Otherwise, too much logic gets pushed to the semantic analysis stage, and that would make many tools like swift-format and other IDE functionality infeasible because they wouldn't be able to distinguish between operators or identifiers at all without the same semantic information, and requiring a user to compiler their code (and all of its dependencies!) before formatting it would be a non-starter.
7 Likes
Just because an implementation is possible doesn't mean it's a good idea or that it's practical. You've already been quoted Chris Lattner's explanation of why the idea has been rejected.
You claim it's “mythical complexity”. I don't know what experience you have in language implementation. I do know that the core team has decades of experience implementing languages. It is on you to convince them, and the community, that your opinion outweighs their decades of experience.
You're not going to make any allies by asserting that your opinion trumps everyone else's.
2 Likes
What I understand here is that you would like to introduce a new syntax for prefix operators that would always be separated by (at least) a space with its operand.
That would avoid the parsing problem of +example since if the operator is named +ex, the only correct syntax would be +ex ample.
However, it seem to introduce breaking changes with existing code. Should current prefix operators still be valid ? Would you still be able to write -42 or would you have to write - 42 ?
And now, how would you highlight the following code ?
let value = please tell me what is what
Is it (var) (infix op) (prefix op) (var) (infix op) (var) or (prefix op) (var) (infix op) (var) (infix op) (var) ?
I think it will always be ambiguous if the compiler does not parse everything before hand.

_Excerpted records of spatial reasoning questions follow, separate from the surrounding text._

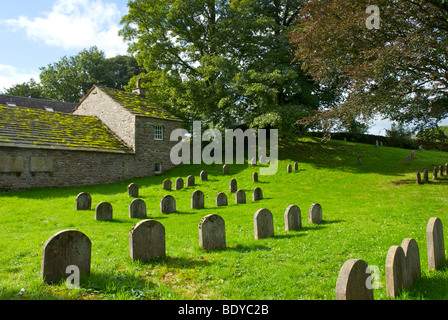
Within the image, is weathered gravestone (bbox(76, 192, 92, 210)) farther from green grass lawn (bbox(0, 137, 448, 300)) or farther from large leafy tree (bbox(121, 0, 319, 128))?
large leafy tree (bbox(121, 0, 319, 128))

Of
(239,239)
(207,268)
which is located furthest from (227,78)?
(207,268)

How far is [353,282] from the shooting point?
352cm

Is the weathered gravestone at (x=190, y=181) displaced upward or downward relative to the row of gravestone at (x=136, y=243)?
upward

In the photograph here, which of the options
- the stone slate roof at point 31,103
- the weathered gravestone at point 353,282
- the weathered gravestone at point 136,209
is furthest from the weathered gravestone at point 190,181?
the stone slate roof at point 31,103

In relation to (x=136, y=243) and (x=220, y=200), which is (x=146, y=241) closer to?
(x=136, y=243)

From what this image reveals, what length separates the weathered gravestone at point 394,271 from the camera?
13.3ft

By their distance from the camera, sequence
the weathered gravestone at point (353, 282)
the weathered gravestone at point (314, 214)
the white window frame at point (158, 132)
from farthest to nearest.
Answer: the white window frame at point (158, 132)
the weathered gravestone at point (314, 214)
the weathered gravestone at point (353, 282)

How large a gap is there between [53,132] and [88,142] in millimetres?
2440

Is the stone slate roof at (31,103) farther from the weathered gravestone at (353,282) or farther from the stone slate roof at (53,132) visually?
the weathered gravestone at (353,282)

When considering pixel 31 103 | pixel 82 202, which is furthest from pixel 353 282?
pixel 31 103

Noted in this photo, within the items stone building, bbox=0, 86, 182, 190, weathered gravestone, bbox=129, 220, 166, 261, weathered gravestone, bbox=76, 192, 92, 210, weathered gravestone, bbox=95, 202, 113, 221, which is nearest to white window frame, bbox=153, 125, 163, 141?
stone building, bbox=0, 86, 182, 190

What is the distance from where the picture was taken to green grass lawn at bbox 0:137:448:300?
4.55 metres

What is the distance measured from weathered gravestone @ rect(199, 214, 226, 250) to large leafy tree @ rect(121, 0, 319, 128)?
1981cm

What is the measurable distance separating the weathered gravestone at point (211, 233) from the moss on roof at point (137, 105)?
65.6 feet
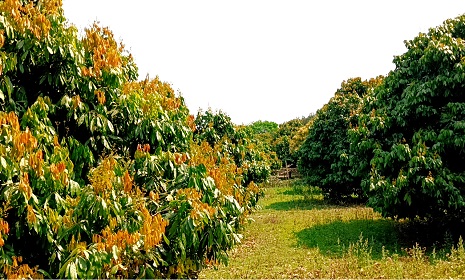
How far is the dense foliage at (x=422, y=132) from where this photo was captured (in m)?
11.3

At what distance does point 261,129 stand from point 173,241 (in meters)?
113

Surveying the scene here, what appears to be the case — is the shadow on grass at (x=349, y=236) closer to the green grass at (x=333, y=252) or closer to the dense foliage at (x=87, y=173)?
the green grass at (x=333, y=252)

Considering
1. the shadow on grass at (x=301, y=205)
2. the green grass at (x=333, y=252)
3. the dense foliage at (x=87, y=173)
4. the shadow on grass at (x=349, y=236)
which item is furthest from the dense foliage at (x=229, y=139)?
the dense foliage at (x=87, y=173)

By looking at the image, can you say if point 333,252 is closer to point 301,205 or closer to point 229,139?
point 229,139

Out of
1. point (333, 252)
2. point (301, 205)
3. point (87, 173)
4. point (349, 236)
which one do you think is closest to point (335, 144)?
point (301, 205)

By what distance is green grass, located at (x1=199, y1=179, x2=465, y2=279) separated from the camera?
9.55 metres

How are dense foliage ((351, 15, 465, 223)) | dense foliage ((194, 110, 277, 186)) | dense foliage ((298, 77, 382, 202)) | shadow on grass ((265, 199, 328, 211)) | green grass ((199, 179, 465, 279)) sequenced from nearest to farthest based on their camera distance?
green grass ((199, 179, 465, 279))
dense foliage ((351, 15, 465, 223))
dense foliage ((194, 110, 277, 186))
dense foliage ((298, 77, 382, 202))
shadow on grass ((265, 199, 328, 211))

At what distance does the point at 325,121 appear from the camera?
26.1 metres

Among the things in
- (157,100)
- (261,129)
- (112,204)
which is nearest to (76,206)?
(112,204)

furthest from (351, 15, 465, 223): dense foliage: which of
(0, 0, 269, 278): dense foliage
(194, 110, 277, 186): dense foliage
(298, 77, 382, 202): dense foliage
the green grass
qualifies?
(298, 77, 382, 202): dense foliage

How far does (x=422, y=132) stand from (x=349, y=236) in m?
4.37

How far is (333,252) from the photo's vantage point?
40.1 feet

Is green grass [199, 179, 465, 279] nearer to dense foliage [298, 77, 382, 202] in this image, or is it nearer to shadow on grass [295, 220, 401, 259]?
shadow on grass [295, 220, 401, 259]

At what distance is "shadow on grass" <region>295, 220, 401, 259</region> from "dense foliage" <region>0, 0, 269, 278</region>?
7.60 m
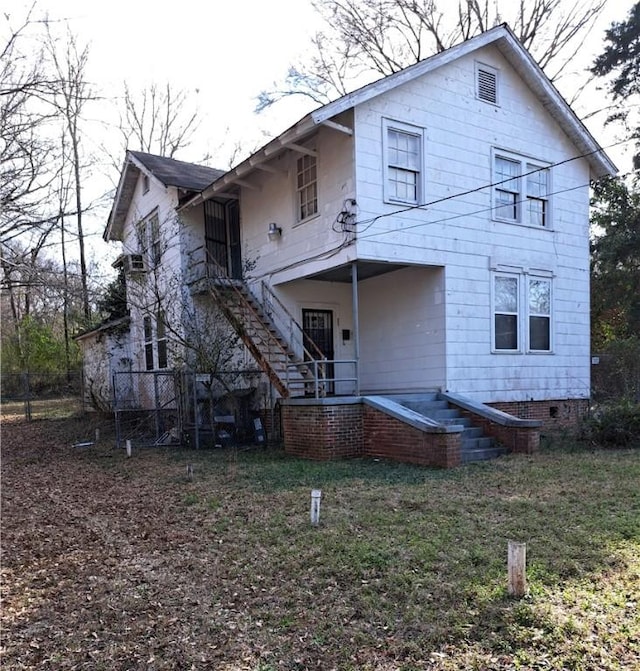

However I don't know the real impact of having to parse every single file to be able to parse a single line of code. Since some other languages are doing it (such as C++), are there tooling problems for those languages ?
This request has been rejected many times because of its implementational complexity and it was requested many times because of its readability benefits.
I'm just dropping an idea here: how about making a compromise that allows the best of both worlds and uses a distinct syntactic element that is specific only to named operators.
Something like value1 #infixop# value2, or #prefixop value, so that the compiler can detect whether an expression is an operator.
Yes I was going to mention that. Haskell allows you to use backticks to treat any (I think) binary function as an infix operator:
of :: Rank -> Suit -> PokerCard
r `of` s = PokerCard { rank = r, suit = s }
The nice thing about this feature is that it helps code read more naturally in some cases. Swift might need a different character given backtick is already used.
1 Like
' hasn't been used yet 
. Theoretically, # followed by non-keywords should also work.